● **TASK INSTRUCTIONS**:
[a] Using the piece below on the public-private pay divide, decide whether each statement agrees with it. Answer yes or no for each, and quote the exact words from the piece that settle it.
(i) The Economic Policy Institute study compares state and local government pay with private sector pay at companies with over 100 employees.
(ii) Department of Labor data shows that private workers earn more than public workers.
(iii) The Heritage Foundation claims that public employee benefits are overcounted.
[b] In the piece below on the public-private pay divide, why does the author doubt that the Economic Policy Institute study uses the best framework for comparison? Answer in one to three sentences.
[c] Pick up the piece below on the public-private pay divide right after its last sentence, and keep writing it.
[[ TEXT PASSAGE, beginning ]]
The public-private pay divide
Are public workers overpaid in relation to private workers? It’s a big question. There are conflicting schools of thought. On the left, Ezra Klein has asserted there is “[a] lot of jealousy toward public employees, most of it powered by an impression that public employees get more money for less work.” On the other end of the political spectrum, the right-leaning Heritage Foundation claims that public employee benefits, i.e. lifetime pensions, are undercounted. A full accounting would show that public-sector workers are more highly compensated than those in the private sector for equivalent work.
There are many ways to compare compensation data for public and private employees. Liberals often compare pay and benefits by level of education:
This widely cited data from a study by the Economic Policy Institute shows that from employees with less than a high school education to those with higher than a bachelor’s degree, private workers earn more. But when you carefully study the EPI analysis, it shows that the study compares state and local government pay to private sector pay for companies over 100 employees (page 4). Many public workers are employed by small government bodies like townships and special districts. It is not clear that this is the best framework for comparison.
Compensation data from the Department of Labor shows that public workers earn more than private workers. Public workers earned an average total compensation of $42.89 per hour in December 2013 (BLS):
Private workers earned an average total compensation of $29.63 per hour in December, 2013 (BLS). Note how “Management, professional and related” employees earned almost identical compensation in the public and private sector.
[[ TEXT PASSAGE, end ]]
[[ EXCERPTED DATA, beginning ]]
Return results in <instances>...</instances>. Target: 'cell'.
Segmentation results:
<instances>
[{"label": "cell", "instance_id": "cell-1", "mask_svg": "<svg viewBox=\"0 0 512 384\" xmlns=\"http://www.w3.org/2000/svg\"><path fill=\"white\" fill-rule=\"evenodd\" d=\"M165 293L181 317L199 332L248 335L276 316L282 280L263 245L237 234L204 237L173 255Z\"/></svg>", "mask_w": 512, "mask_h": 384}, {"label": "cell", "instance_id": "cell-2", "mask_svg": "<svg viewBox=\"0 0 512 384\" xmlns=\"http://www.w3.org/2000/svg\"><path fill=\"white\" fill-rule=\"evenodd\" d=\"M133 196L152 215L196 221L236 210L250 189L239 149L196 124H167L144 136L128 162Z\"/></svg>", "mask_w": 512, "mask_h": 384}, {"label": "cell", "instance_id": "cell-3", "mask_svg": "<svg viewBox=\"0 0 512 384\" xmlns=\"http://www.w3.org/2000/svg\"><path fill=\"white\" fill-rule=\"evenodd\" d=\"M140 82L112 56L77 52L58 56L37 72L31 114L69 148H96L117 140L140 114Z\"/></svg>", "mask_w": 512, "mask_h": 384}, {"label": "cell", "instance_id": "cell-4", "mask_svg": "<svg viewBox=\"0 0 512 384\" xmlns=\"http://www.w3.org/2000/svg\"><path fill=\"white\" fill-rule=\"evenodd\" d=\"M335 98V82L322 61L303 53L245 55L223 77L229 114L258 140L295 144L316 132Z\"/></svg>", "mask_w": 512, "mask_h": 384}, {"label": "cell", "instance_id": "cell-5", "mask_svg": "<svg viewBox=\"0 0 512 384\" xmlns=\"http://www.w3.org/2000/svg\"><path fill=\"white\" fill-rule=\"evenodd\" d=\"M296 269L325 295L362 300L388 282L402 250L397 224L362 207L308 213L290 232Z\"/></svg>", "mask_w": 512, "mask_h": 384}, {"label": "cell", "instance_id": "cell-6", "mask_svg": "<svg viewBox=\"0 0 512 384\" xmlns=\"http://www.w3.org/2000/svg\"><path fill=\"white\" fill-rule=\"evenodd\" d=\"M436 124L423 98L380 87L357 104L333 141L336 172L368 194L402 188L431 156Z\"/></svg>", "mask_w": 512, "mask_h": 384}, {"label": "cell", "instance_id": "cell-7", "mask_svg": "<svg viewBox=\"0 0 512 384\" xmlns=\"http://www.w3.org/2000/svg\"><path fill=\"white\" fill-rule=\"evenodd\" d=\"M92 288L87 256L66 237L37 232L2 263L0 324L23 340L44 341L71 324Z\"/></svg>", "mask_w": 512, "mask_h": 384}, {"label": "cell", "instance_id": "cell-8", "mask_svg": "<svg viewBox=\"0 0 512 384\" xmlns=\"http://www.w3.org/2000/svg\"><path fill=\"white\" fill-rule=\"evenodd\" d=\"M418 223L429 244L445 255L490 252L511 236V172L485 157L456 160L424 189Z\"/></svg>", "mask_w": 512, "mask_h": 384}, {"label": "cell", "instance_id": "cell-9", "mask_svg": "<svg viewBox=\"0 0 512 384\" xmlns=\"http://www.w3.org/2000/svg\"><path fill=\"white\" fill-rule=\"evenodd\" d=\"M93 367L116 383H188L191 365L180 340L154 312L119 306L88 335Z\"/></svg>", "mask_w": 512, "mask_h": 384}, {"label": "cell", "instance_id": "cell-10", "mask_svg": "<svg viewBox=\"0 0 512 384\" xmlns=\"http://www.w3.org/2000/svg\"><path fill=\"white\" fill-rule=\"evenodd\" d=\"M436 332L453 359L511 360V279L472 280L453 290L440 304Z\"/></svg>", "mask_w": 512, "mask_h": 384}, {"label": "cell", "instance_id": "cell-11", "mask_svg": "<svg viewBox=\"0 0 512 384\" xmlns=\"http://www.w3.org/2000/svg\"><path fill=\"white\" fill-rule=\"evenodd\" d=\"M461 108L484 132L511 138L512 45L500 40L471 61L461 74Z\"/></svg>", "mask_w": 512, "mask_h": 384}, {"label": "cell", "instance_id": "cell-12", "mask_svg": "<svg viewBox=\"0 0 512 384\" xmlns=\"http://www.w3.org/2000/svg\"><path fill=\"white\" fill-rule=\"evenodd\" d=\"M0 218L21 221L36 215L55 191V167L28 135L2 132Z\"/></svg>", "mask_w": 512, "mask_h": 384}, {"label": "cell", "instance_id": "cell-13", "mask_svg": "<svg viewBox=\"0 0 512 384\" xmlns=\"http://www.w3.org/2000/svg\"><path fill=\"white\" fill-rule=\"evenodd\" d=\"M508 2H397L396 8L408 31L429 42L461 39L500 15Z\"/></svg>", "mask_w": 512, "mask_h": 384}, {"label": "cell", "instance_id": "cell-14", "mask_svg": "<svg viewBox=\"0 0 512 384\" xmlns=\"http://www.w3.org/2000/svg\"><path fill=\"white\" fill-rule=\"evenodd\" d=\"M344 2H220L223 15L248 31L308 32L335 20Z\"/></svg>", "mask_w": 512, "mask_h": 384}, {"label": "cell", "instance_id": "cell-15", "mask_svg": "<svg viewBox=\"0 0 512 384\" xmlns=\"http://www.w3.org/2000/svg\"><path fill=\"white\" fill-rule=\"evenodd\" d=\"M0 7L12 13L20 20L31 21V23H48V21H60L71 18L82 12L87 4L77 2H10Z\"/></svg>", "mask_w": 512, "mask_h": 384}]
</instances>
[[ EXCERPTED DATA, end ]]
● **TASK RESPONSES**:
[a]
(i) Yes: "it shows that the study compares state and local government pay to private sector pay for companies over 100 employees (page 4)"
(ii) No: "Compensation data from the Department of Labor shows that public workers earn more than private workers."
(iii) No: "claims that public employee benefits, i.e. lifetime pensions, are undercounted."

[b] The study compares state and local government pay only with pay at private companies that have over 100 employees. However, many public workers are employed by small government bodies like townships and special districts. For that reason, the author says it is not clear that this is the best framework.

[c]
The cost of underfunded public pensions is not factored into public worker pay. It’s unclear if rising pension costs will increase total pay for public workers or cause suppression in wages and salaries.
Bureau of Labor Statistics data compiled by the National Association of State Retirement Administrators shows private sector wages increasing at about twice the rate of public sector wages since 2010:
But benefits for state and local government employees have showed higher increases since 2005 (except for 2010 through 2012) according to NASRA’s analysis:
The public sector, employing 22 million people, is 16 percent of the U.S. workforce of 137 million. Unlike in the private sector, there are no productivity measures to determine whether public sector compensation is creating more benefits for citizens. There is a desire for government to provide efficient services and use tax revenues wisely.
The debate about public versus private-sector wages is an important one. The data should be analyzed with as many metrics as possible. Taxpayers have a right to know if the government is operating as efficiently as the private sector.